First off, that display is flimsy and I’ve seen more then one fall over. Second, they are hard to put. My display can be put up by just me and takes ten minutes or so. Also, the sign being in front of the table means when the con floor is crowded someone can’t see it and therefore find you. Then the mass of images will blur together with nothing standing out from far away. If you and several other people in a row have a display like this is will be hard for someone to see you. And finally, this wall puts a wall between you and the person who wants to buy stuff. It’s hard to see if someone is browsing through that tiny window and hard to engage with a customer. If you want to do a print wall, try to put it behind you rather than in front of you. You should be visible. Part of why folks are coming to cons is to talk to/see you.

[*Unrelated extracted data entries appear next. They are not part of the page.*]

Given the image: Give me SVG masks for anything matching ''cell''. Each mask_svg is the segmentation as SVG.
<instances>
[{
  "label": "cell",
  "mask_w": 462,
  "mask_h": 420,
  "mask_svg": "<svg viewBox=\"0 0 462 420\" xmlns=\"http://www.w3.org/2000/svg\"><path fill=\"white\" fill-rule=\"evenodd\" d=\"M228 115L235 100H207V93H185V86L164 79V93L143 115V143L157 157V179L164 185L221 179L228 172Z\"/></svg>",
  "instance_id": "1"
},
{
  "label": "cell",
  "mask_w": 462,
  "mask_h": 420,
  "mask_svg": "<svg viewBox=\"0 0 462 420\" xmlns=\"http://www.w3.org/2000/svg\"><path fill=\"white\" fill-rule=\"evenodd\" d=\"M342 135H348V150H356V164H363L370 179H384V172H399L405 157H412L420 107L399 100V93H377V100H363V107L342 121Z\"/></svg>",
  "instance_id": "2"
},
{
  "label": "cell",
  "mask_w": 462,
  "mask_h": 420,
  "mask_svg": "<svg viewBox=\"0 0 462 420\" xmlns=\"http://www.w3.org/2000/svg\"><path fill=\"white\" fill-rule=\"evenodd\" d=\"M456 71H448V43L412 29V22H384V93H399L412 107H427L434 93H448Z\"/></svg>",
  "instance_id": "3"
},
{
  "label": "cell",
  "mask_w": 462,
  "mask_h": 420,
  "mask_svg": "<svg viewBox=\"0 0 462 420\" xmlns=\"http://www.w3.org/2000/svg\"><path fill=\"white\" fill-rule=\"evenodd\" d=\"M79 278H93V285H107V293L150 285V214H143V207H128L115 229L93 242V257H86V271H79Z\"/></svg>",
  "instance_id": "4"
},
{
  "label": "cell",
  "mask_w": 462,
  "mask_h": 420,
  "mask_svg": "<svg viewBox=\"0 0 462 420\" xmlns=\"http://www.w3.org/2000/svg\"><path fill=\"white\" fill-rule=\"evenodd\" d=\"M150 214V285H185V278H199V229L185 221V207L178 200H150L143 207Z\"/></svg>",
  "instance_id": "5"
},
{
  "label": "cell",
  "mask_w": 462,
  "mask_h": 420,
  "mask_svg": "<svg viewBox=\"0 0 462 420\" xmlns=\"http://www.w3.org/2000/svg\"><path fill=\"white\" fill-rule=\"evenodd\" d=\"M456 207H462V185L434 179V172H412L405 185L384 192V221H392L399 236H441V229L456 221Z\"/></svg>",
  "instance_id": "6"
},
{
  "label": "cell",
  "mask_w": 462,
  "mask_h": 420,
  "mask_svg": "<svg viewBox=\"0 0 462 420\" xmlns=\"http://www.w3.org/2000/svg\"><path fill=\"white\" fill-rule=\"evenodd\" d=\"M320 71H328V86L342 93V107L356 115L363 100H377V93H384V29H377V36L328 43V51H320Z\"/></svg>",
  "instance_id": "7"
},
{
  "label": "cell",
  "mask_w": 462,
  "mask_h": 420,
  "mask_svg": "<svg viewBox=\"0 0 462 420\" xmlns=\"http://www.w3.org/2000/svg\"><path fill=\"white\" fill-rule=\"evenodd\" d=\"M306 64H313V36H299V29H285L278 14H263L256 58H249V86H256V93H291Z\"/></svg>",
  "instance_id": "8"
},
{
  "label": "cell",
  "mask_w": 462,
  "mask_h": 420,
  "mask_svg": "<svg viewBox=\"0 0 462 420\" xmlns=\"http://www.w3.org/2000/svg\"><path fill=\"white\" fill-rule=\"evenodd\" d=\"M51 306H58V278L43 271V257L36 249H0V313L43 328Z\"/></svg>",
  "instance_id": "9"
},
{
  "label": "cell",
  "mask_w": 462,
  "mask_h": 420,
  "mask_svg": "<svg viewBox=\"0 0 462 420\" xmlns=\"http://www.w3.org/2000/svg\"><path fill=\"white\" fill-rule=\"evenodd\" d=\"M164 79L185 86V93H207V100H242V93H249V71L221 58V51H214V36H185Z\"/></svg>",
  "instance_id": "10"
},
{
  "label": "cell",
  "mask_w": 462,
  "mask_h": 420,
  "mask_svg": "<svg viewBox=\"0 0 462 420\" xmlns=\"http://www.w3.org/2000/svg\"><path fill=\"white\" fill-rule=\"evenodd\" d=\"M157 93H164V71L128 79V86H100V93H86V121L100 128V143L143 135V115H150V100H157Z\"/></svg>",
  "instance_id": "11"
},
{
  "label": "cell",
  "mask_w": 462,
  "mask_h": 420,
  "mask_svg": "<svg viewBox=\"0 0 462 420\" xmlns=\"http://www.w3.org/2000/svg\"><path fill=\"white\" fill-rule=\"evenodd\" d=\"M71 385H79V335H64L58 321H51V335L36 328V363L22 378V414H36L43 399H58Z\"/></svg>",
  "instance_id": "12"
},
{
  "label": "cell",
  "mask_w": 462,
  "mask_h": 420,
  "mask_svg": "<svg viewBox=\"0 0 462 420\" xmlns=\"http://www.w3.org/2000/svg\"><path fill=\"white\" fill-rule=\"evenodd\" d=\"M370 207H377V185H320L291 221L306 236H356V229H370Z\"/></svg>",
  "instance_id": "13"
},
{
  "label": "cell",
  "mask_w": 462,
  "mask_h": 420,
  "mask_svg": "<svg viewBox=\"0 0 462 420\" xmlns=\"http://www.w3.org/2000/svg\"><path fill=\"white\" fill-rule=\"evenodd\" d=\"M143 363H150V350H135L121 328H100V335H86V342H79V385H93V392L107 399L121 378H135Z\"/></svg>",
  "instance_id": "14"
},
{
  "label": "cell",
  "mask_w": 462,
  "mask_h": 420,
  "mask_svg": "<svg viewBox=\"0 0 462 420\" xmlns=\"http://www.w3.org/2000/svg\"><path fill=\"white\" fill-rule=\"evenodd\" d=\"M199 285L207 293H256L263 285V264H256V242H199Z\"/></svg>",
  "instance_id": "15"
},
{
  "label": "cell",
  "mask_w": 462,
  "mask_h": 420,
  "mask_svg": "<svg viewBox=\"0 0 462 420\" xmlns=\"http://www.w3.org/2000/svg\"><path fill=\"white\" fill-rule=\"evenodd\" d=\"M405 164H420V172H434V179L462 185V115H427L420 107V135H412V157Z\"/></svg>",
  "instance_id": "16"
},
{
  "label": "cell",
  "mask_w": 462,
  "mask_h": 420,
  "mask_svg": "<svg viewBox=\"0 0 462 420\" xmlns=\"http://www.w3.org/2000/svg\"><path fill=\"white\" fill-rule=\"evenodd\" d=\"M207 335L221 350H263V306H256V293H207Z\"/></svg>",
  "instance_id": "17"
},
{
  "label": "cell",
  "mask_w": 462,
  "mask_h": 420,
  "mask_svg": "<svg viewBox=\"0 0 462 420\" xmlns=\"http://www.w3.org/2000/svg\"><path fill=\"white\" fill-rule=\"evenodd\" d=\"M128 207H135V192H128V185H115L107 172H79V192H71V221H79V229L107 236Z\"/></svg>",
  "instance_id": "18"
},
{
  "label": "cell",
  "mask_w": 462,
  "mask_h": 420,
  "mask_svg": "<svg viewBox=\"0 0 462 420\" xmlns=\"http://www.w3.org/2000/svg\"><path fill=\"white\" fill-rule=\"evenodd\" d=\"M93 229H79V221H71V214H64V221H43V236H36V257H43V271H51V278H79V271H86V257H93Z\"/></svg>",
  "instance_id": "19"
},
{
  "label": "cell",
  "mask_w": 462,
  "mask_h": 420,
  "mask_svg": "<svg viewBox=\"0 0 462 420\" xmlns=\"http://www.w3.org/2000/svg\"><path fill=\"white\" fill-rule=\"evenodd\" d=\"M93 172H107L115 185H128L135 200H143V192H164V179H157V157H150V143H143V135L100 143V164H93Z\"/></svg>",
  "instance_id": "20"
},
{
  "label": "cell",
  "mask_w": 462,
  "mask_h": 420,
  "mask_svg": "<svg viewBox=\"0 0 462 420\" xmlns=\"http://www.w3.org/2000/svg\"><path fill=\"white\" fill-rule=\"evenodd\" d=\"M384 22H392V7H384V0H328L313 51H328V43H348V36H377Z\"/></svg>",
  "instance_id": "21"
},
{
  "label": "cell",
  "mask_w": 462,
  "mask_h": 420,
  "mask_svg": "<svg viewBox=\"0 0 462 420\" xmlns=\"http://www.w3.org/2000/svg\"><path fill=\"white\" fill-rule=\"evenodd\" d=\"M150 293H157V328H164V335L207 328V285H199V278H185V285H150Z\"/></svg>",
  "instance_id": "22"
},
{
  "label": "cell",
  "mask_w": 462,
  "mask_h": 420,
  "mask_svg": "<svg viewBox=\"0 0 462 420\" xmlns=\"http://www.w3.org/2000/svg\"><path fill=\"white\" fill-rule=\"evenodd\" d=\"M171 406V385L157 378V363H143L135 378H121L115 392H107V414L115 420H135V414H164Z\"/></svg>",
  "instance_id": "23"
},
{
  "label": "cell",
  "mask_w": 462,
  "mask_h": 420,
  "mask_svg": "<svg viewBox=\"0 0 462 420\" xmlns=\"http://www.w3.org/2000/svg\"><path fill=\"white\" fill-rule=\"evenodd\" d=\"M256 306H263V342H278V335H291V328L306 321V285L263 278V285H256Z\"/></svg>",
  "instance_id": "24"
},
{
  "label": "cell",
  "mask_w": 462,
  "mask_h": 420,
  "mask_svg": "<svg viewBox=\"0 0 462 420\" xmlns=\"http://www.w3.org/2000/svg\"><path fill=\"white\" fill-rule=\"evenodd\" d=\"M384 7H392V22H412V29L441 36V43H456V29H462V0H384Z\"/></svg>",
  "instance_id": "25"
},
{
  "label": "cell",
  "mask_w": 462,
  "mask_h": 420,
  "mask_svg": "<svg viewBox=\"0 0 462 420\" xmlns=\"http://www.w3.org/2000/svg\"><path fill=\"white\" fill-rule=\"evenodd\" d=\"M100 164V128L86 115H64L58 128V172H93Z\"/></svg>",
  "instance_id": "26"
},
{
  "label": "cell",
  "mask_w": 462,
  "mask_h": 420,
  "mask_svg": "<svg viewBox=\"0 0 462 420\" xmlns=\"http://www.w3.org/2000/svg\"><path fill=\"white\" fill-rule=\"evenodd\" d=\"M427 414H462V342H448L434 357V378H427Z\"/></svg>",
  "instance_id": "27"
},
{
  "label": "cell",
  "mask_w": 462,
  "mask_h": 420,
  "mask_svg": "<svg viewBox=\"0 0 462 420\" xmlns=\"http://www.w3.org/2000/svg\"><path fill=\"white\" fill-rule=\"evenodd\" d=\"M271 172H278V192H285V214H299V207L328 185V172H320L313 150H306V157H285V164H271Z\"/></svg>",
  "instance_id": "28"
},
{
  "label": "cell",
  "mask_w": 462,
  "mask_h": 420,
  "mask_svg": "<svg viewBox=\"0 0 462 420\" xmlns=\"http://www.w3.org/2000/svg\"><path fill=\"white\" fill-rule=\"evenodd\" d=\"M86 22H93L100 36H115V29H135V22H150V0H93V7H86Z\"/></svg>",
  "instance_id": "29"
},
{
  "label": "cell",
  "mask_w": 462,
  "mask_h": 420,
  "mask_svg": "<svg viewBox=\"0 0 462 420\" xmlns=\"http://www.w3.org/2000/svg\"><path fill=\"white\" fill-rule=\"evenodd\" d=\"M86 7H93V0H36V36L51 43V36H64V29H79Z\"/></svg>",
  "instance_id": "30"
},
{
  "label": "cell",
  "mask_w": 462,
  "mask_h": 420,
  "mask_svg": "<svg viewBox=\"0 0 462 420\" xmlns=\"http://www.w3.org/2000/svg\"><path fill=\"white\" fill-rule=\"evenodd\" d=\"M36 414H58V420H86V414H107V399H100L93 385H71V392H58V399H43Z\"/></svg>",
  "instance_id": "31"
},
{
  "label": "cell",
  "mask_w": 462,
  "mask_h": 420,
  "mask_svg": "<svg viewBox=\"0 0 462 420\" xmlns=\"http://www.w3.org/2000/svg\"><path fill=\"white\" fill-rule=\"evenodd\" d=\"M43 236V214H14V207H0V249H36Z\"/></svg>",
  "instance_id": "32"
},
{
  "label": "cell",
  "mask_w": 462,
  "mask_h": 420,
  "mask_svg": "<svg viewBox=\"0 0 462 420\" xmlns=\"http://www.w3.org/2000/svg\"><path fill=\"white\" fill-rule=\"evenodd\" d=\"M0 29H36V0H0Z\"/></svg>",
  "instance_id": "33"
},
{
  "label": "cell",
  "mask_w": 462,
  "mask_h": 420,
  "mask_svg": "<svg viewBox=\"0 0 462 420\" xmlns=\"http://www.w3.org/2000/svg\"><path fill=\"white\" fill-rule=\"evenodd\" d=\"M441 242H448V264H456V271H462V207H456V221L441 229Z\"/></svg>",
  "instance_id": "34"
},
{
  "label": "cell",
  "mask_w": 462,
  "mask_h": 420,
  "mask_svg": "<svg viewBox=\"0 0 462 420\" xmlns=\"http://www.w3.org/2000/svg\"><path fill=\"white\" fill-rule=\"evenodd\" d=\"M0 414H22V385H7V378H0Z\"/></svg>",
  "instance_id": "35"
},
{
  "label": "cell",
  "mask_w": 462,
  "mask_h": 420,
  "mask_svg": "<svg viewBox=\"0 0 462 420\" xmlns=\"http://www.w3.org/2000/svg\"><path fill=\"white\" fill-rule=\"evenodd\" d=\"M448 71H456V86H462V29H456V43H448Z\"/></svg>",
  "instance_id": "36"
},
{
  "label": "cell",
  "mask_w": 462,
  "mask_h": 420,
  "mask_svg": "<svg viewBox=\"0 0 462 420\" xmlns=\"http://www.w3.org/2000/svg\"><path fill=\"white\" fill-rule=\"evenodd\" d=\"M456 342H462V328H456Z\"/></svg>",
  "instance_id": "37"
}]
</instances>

And the final part of my display is me. I’m not a very fashionable person. But I try to dress nicer than I usually do with a button up shirt. I pick button up shirts with a collar and a front pocket that has a button flap. The front pocket is where I put my large bills so the flap is to make it so they aren’t visible. Obviously most people have a cash box or bag, but I worry about losing it/forgetting it. I also wear a tie that matches Danny’s piano key tie. So I match my books and merch a little too. Now that Sorcery 101 is done I might switch to something kinda werewolfy if I can find it.
And all that is before the show even starts. Next month I’ll post about at the show stuff.